Un esempio? Nei pressi di Pescolanciano, in Provincia di Isernia, all’uscita nord del paese, è possibile percorre il Castel di Sangro-Lucera in tutta la sua maestosità, ancora integro nei sui 111,6 metri di ampiezza. Uno spettacolo unico al mondo, a portata di mano, dove poter immergersi per un istante nella storia del Molise e nella storia della Civiltà della Transumanza.
Lo stesso Tratturo è ben visibile anche nel tratto che collega i Comuni di Lucito e Castelbottaccio, in Provincia di Campobasso, e sale poi verso Trivento. Il Pescasserroli-Candela, invece, corre lungo la Piana del Matese, all’altezza dei Comuni di San Massimo, Campochiaro e Sepino.
Ricordiamo infine che nel 1976, con Decreto del Ministero per i Beni Culturali, i Tratturi sono stati dichiarati di “…particolare interesse per l’archeologia e per la storia politica, economica, sociale e culturale della Regione Molise”, ponendo di fatto i Tratturi sotto la stessa giurisdizione delle opere d’arte. La Regione Molise, nel 1997, ha istituito il Parco dei Tratturi, per meglio salvaguardare tutti i tracciati esistenti e recuperabili sul suolo regionale. “

Si, mi piace la Regione Molise!

Quando ho fatto la zuppa di Cicerchie per la Regione Umbria, ho letto sul sacchetto “Cicerchie del Molise”.
Così come prima ricetta per Rosa Maria, ho fatto la ricetta che c’era scritta sul sacchetto delle Cicerchie🙂

Insalata di Circerchie - Cicerhichie salad
La Cicerchia o Lathryus Sativus e sorella del più famoso Pisello odoroso o Lathryus odoratus

Insalata di Cicerchie

Insalata di Circerchie - Cicerhichie salad

Vi serve:
200gr di Cicerchie secche
due coste di sedano verde e qualche foglia
2 carote
1 cipolla rossa di Tropea
1 cipollotto
qualche pomodorino ciliegino
1 spicchio d’aglio
erbe aromatiche fresche (timo, maggiorana, origano, salvia p.es)

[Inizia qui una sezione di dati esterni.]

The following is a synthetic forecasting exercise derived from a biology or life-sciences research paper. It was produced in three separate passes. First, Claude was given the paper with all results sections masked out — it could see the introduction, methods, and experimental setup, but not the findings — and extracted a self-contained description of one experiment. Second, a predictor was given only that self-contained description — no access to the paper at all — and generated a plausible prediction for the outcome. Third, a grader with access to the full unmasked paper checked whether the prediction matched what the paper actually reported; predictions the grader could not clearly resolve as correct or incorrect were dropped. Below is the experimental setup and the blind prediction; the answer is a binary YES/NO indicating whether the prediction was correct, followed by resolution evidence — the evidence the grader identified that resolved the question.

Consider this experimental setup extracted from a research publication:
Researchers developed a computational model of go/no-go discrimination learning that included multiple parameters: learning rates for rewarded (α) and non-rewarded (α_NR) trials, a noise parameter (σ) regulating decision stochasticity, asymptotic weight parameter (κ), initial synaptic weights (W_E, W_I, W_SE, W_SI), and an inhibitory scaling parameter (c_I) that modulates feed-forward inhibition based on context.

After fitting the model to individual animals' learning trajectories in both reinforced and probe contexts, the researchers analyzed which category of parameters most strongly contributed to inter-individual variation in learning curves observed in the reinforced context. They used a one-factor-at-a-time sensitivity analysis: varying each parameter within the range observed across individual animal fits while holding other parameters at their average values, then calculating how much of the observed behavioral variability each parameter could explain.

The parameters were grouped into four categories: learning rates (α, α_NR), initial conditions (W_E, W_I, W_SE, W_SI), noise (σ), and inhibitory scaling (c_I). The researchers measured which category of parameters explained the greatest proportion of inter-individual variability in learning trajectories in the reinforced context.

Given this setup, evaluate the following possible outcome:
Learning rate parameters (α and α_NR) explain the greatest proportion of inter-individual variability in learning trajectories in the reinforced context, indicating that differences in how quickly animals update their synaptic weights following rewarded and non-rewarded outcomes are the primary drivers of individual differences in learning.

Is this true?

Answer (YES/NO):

Mettere le cicerchie in bagno per almeno 6 ore.
In una pentola fare soffriggere lo spicchio d’aglio e le erbe aromatiche tritate in un filo d’olio.
Aggiungere le cicerchie scolate e risciacquate e tostare per alcuni minuti a fuoco vivace.
Coprire di acqua e far cuocere per ca 1 ora e mezzo.
Scolare e lascare raffreddare.
Pulire e tagliare le verdure.
Coste di sedano, cipollotto e carote a rondelle
Affettare la cipolla.
Tagliare i pomodorini in quarti.
Mescolare le verdure e condire con olio e poco aceto.
Servire con pepe macinato fresco.

Insalata di Circerchie - Cicerhichie salad

 
 
Questa ricetta va a Rosa Maria di Torte e dintorni
che ospita la regione Molise
dell’Abbecedario Culinario .
 
I come Insomma ma quanto mi piacciono le Cicerchie!!!!🙂

4 responses to “I come Insalata di Cicerchie (it)

  1. Briiiiiiiiiiii :)))))))))) mi sono commossa leggendo il tuo post….e per la cronaca….anche io adoro le cicerchie!!!!

  2. Buona la cicerchia e in insalata non l’ho mai assaggiata, interessante il tuo consiglio…buona giornata, ciao e complimenti per il post.

  3. Ci siamo!!! Ecco la I in tutto il suo splendore: http://abcincucina.blogspot.com.es/2012/05/i-come-isernia.html.

    Grazie della partecipazione e continua a viaggiare con noi!